══ Seçilmiş bölüm

Basın mensuplarının sorularını da cevaplayan Bakan Eroğlu, bu yıl içme suyunda sıkıntı yaşanıp yaşanmayacağı sorusuna ışık tuttu. Eroğlu, barajlardaki ortalama doluluk oranının yüzde 50’inin üzerinde olduğuna dikkat çekerek, "Bu sene hiçbir yerde sıkıntı çektirmeyeceğiz. Özellikle geçen sene Güneydoğu Anadolu’da bazı sıkıntıların olma ihtimali vardı. Sebebi de 3.5 milyon misafirimiz var, mülteci var. Onlara bakıyoruz. Mesela Kilis’te sıkıntı vardı, hemen Kilis’e gittim ve onu da büyük ölçüde çözdük. Kilis’in nüfusu 90 bin, 130 bin Suriye’den gelen var. Hesaplarımız bir anda altüst oldu. Dünyada hiçbir yer yoktur ki kendi nüfusunun bir buçuk katı misafir olsun. Gaziantep’te 450 bin, Şanlıurfa’da 500 bin kişi var. Başka bir ülke olsa bunu çözmeleri mümkün değil. Biz, kriz yönetimine alışık bir ülkeyiz. Hiçbir şehrimizde sıkıntı yok" şeklinde konuştu.


Eroğlu, eski Türkiye’de günübirlik çözümler yapıldığının altını çizerek, kısa vadeli çözümün en kötü çözüm olduğunu söyledi. Bakanlık olarak uzun vadeli çözümler ürettiklerini ifade eden Eroğlu, İstanbul’daki hedeflerinin 2070, Ankara’daki hedeflerinin de 2060 olduğunu vurguladı ve o yıla kadar problem olmayacak şekilde planlamalarını yaptıklarını dile getirdi.

════

*Yapılacaklar*
a - İçme suyu metnine göre şu ifadeler doğru mu: (i) Barajlardaki ortalama doluluk oranı yüzde 50'nin altındadır. (ii) Kilis'e Suriye'den gelenlerin sayısı şehrin kendi nüfusundan fazladır. (iii) Bakanlığın Ankara'daki hedef yılı 2070'tir. Her birine evet ya da hayır diye yanıt verin ve kararı belirleyen sözleri metinden aynen alıntılayın.
b - İçme suyu metnini son cümlesinden sonra birkaç cümleyle sürdürün.
Buradan sonraki liste, içme suyu metninden ayrı bir malzemedir.

══ Verilen bilgiler

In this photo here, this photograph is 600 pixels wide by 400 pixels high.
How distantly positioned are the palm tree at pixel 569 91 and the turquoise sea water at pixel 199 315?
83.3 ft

════

*Görev yanıtları*
a -
(i) Hayır: "barajlardaki ortalama doluluk oranının yüzde 50’inin üzerinde olduğuna"
(ii) Evet: "Kilis’in nüfusu 90 bin, 130 bin Suriye’den gelen var."
(iii) Hayır: "Ankara’daki hedeflerinin de 2060 olduğunu"

b -
Bakan Eroğlu, "Türkiye su zengini değil ama suyu çok iyi yönetiyoruz. Dünyada suyu en iyi yöneten, ormanları en iyi yöneten kurumuz" ifadelerini kullandı.



"Ormanların yüzde 95’inin tapusunu aldık"


Dünyadaki orman varlığı azalırken, Türkiye’deki orman varlığının tam tersine arttığına değinen Eroğlu, "Yanan alanlardan 1 metrekare alan bizim dönemimizde başka maksatlarla kullanılmadı. Bizim dönemimizde ormanların tapusu var, bir metrekarelik alan işgal ettirilmemiştir. Şu anda ormanların yüzde 95’inin tapusunu aldık. Ben bakan olduğum zaman ormanların 1 metrekare dahi tapusu yoktu. 2019’un sonunda artık ormanların tamamının tapusu alınmış olacak" dedi.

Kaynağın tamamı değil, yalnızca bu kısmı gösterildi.